Erst im zweiten oder dritten Schritt entsteht etwas Brauchbares. Nicht, weil die KI plötzlich schlauer wird, sondern weil das Gespräch klarer wird. Genau dort liegt der Unterschied zwischen Zufall und reproduzierbaren Ergebnissen. Und genau darum geht es in diesem Blog.

Oft merkte ich erst im Gespräch mit der KI, wie unklar ich selbst eigentlich war. Ein Beispiel: Einmal wollte ich Copilot „etwas über Produktivität“ schreiben lassen. Mehr habe ich nicht eingegeben. Die Antwort war – sagen wir mal – gut gemeint, aber völlig beliebig. Und in dem Moment wurde mir klar: Ich wusste selbst nicht genau, was ich wollte. Ich hatte nur eine vage Idee im Kopf und hoffte, die KI würde sie erraten. Tut sie aber nicht.

Also habe ich es noch einmal versucht und geschrieben, dass der Text für Selbstständige gedacht ist. Das war schon besser, aber immer noch nicht das, was ich suchte. Soll es motivierend sein oder nüchtern? Soll es um Methoden gehen oder um Haltung? Soll es eher theoretisch sein oder direkt anwendbar? All das hatte ich vorher nicht gesagt.

Erst als ich genauer wurde – dass es um kleine Routinen gehen soll, dass der Ton freundlich sein darf, dass es für Menschen gedacht ist, die viel zu tun haben und wenig Zeit – erst da wurde die Antwort brauchbar. Und plötzlich passte alles.

Das Spannende daran: Die KI ist in diesem Moment gar nicht „schlauer“ geworden. Ich bin es. Ich habe verstanden, was ich eigentlich wollte. Und genau das passiert ständig. Der erste Versuch ist selten gut, aber er zeigt mir, wo ich selbst noch unscharf bin. Die KI hält mir da einen Spiegel hin – manchmal einen unbequemen.
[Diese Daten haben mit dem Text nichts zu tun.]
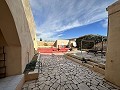 Dorfhaus mit Swimmingpool zwischen Monovar und Pinoso in Daft on Spain 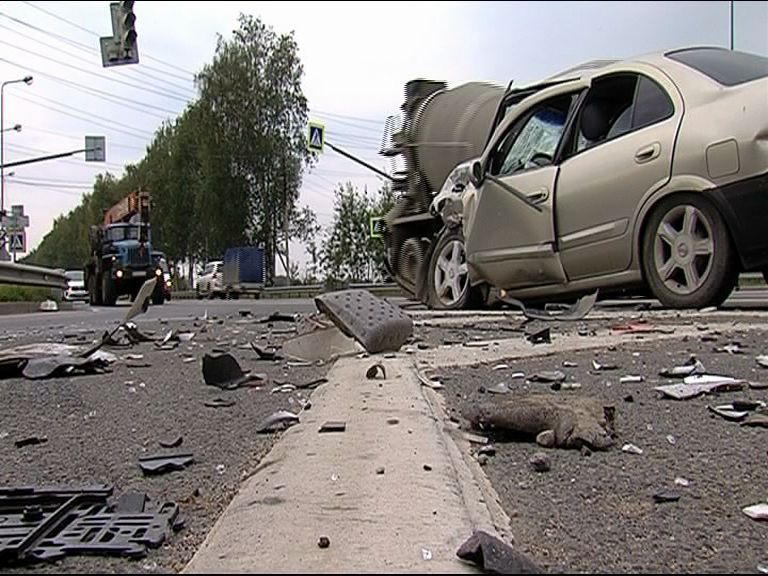 На развязке Юбилейного моста столкнулись две иномарки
Aber genau das macht den Unterschied.

Schlechtes Promptbeispiel
Schreibe etwas über Produktivität.
Nachgeschärfter Prompt
Schreibe einen kurzen Text über Produktivität für Selbstständige mit wenig Zeit. Der Fokus liegt auf kleinen, alltagstauglichen Routinen. Der Ton soll freundlich und realistisch sein, ohne Floskeln oder Motivationstheater. Der Text soll zeigen, wie kleine Änderungen den Arbeitsalltag spürbar erleichtern.

Vager Start
Schreibe eine E-Mail an einen Kunden.
Nachgeschärfter Prompt
Ich möchte eine kurze E-Mail an einen bestehenden Kunden schreiben. Es geht um eine kleine Verzögerung in einem laufenden Projekt. Die E-Mail soll transparent, ruhig und sachlich sein, ohne Rechtfertigungen oder Ausreden. Wichtig ist mir, Verlässlichkeit zu vermitteln und keinen Druck aufzubauen. Bitte halte den Text knapp und freundlich.

Vager Start
Erkläre mir das Thema Netzwerke.
Nachgeschärfter Prompt
Ich möchte die Grundlagen von Netzwerken verstehen, weil ich besser nachvollziehen will, was in meinem Arbeitsalltag technisch passiert. Ich bin kein IT-Profi und möchte keine vollständige Theorie lernen. Erkläre mir die Zusammenhänge anhand einfacher Beispiele und beschränke dich auf das, was mir hilft, typische Begriffe und Situationen einzuordnen.

Der erste Prompt klingt eindeutig, ist aber leer. Der zweite beschreibt Motivation, Wissensstand und Ziel, und genau dadurch wird die Antwort brauchbar.